> AIM A:
How would this sentence from the trademark ruling article read in Spanish: "A false heritage date therefore deceives consumers as to the quality of the goods themselves, and that is enough to invalidate the mark."
> AIM B:
Extend the article on the Fauré Le Page trademark ruling beyond its final sentence.
═══ SUPPLIED PASSAGE
Article written by Michaël de Vroey, Simont Braun.

Trademarks claiming heritage through historical dates may be deceptive and invalid

In Fauré Le Page v Goyard (C‑412/24), the Court of Justice of the EU ruled on 26 March 2026 that a trademark incorporating a date perceived as a founding year and falsely evoking long‑standing know‑how, quality and prestige may be regarded as deceptive.

“Fauré Le Page Paris 1717” was registered as a trademark for luxury leather goods, yet the original Maison was dissolved in 1992 and the current company dates only from 2009. The Court did not follow the Opinion of the Advocate General and confirmed that, in the luxury sector, quality also derives from prestige and image. A false heritage date therefore deceives consumers as to the quality of the goods themselves, and that is enough to invalidate the mark.
══════
═══ INFORMATION PROVIDED
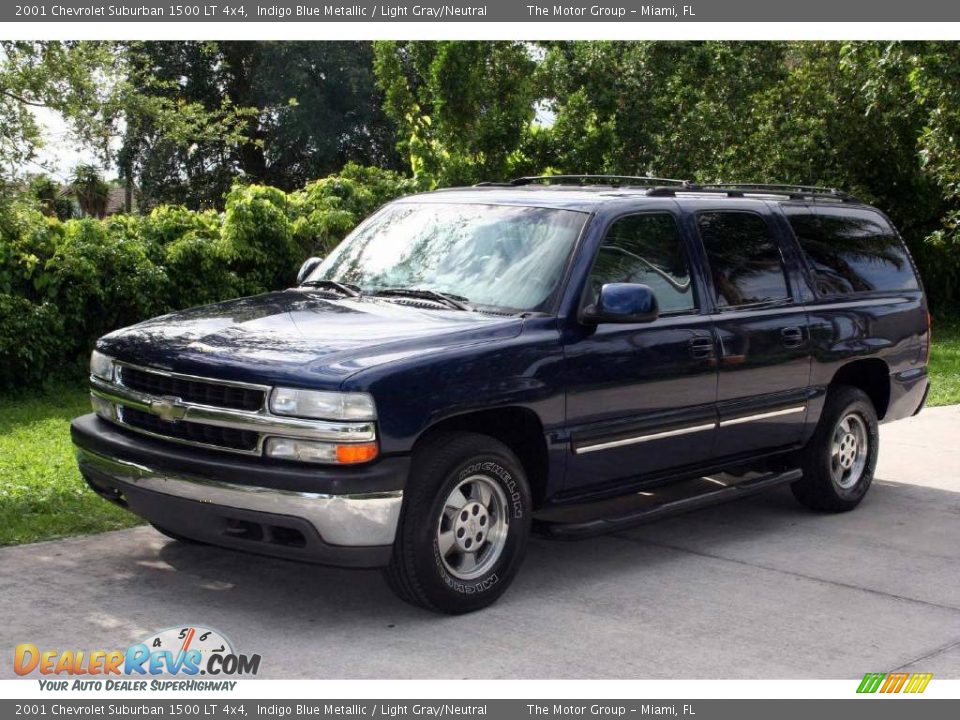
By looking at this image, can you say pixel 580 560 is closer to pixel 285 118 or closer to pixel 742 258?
pixel 742 258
══════
> EXERCISE RESULT A:
Por lo tanto, una fecha histórica falsa engaña a los consumidores en cuanto a la calidad de los propios productos, y eso basta para invalidar la marca.

> EXERCISE RESULT B:
The reasoning is reminiscent of an earlier case where the Antwerp Court of Appeal condemned the use of “Since 1935” on a brand‑new cigarette pack as a misleading commercial practice, because it gave the false impression that the cigarette brand has existed since 1935. The year 1935 referred, at best, to the founding of a predecessor company, not to the cigarette brand itself (judgments of 1 February 2016 and 23 January 2017, available on IE-forum). Same thread, same outcome: evoking long‑standing know‑how that does not exist misleads consumers, whether on a trade mark register or on product packaging.

The judgment invites a fresh look at many marks - especially in luxury, spirits and fashion - where a founding year masks a broken or reinvented corporate history.